* Données fournies *
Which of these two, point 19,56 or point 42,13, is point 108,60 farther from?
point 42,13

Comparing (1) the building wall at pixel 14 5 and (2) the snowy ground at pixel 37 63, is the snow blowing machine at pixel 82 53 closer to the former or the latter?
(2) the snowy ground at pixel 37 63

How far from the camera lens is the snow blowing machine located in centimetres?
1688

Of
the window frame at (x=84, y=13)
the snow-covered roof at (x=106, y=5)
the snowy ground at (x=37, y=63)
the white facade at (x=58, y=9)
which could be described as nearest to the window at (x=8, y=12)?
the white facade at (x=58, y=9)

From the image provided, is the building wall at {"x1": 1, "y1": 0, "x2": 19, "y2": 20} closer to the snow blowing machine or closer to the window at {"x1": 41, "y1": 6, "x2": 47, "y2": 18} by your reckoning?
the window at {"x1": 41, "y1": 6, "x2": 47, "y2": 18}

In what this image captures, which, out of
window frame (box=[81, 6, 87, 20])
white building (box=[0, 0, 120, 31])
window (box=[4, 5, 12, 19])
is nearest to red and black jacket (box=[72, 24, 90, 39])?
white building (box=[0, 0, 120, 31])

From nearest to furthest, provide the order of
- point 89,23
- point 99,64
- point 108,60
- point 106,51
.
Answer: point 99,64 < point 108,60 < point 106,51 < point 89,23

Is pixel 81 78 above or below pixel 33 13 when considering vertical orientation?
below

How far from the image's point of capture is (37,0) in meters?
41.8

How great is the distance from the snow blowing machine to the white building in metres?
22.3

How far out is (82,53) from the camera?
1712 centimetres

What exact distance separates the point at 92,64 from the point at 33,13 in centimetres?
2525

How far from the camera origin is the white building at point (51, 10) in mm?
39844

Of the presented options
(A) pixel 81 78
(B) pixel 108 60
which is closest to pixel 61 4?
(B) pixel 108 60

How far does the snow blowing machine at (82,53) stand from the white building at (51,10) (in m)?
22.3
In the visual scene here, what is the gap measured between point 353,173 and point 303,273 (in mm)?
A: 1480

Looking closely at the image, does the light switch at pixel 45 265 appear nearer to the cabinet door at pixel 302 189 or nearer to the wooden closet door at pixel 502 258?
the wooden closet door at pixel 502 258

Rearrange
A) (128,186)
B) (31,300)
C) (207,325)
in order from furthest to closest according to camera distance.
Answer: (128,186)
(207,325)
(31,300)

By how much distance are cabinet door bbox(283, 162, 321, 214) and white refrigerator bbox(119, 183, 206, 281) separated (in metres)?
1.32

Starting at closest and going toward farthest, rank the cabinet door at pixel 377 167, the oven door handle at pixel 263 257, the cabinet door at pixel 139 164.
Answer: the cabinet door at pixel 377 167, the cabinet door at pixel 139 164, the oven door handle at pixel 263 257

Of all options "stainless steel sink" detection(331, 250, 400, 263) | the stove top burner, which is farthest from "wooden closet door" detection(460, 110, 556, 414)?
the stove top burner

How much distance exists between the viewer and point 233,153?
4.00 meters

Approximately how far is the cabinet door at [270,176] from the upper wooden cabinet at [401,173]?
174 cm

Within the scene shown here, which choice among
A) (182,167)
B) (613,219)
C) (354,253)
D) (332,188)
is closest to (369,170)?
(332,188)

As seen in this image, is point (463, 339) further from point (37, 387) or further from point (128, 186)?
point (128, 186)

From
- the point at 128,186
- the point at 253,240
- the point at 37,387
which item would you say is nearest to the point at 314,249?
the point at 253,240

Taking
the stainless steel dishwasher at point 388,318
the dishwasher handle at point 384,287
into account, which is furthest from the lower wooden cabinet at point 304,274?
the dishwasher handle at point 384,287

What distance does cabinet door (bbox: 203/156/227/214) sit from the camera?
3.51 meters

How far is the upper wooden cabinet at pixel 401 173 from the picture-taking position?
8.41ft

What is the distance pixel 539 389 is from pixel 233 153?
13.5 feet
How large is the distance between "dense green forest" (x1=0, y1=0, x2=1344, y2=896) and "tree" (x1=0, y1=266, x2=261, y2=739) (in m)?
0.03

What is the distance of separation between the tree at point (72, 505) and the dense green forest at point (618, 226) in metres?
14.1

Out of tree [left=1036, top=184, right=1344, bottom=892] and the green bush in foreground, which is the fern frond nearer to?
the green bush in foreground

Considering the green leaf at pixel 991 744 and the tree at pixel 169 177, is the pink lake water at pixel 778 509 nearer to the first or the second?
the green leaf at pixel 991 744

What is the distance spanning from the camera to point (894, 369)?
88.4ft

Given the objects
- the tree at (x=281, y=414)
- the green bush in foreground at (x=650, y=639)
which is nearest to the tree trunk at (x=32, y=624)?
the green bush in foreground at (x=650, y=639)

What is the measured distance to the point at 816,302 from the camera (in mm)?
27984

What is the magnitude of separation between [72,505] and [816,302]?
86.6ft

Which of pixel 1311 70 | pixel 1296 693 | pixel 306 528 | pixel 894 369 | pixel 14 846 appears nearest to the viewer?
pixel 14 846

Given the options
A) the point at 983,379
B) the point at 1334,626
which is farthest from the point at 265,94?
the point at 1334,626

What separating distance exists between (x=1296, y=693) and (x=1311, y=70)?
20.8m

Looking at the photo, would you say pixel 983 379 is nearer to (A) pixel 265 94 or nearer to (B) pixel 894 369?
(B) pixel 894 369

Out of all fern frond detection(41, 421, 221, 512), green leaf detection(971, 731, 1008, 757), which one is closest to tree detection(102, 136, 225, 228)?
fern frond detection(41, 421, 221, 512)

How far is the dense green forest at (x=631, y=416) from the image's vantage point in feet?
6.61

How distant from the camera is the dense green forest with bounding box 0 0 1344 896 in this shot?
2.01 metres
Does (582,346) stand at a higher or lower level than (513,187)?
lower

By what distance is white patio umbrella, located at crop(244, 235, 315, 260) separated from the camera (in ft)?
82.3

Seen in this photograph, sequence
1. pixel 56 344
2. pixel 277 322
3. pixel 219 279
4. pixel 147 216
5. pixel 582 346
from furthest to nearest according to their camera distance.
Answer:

* Consignes et exigences *
Recopiez mot pour mot la partie des enregistrements ci-dessus qui commence à la ligne contenant « Given the options » et va jusqu'à la fin des enregistrements, ces deux bornes comprises.

* Réponse *
Given the options
A) the point at 983,379
B) the point at 1334,626
which is farthest from the point at 265,94?
the point at 1334,626

What separating distance exists between (x=1296, y=693) and (x=1311, y=70)?
20.8m

Looking at the photo, would you say pixel 983 379 is nearer to (A) pixel 265 94 or nearer to (B) pixel 894 369?
(B) pixel 894 369

Out of all fern frond detection(41, 421, 221, 512), green leaf detection(971, 731, 1008, 757), which one is closest to tree detection(102, 136, 225, 228)?
fern frond detection(41, 421, 221, 512)

How far is the dense green forest at (x=631, y=416) from the image's vantage point in feet?
6.61

How distant from the camera is the dense green forest with bounding box 0 0 1344 896 in this shot?
2.01 metres
Does (582,346) stand at a higher or lower level than (513,187)?
lower

By what distance is white patio umbrella, located at crop(244, 235, 315, 260) separated from the camera (in ft)?
82.3

Seen in this photograph, sequence
1. pixel 56 344
2. pixel 277 322
3. pixel 219 279
4. pixel 147 216
5. pixel 582 346
from furthest to nearest according to their camera distance.
Answer:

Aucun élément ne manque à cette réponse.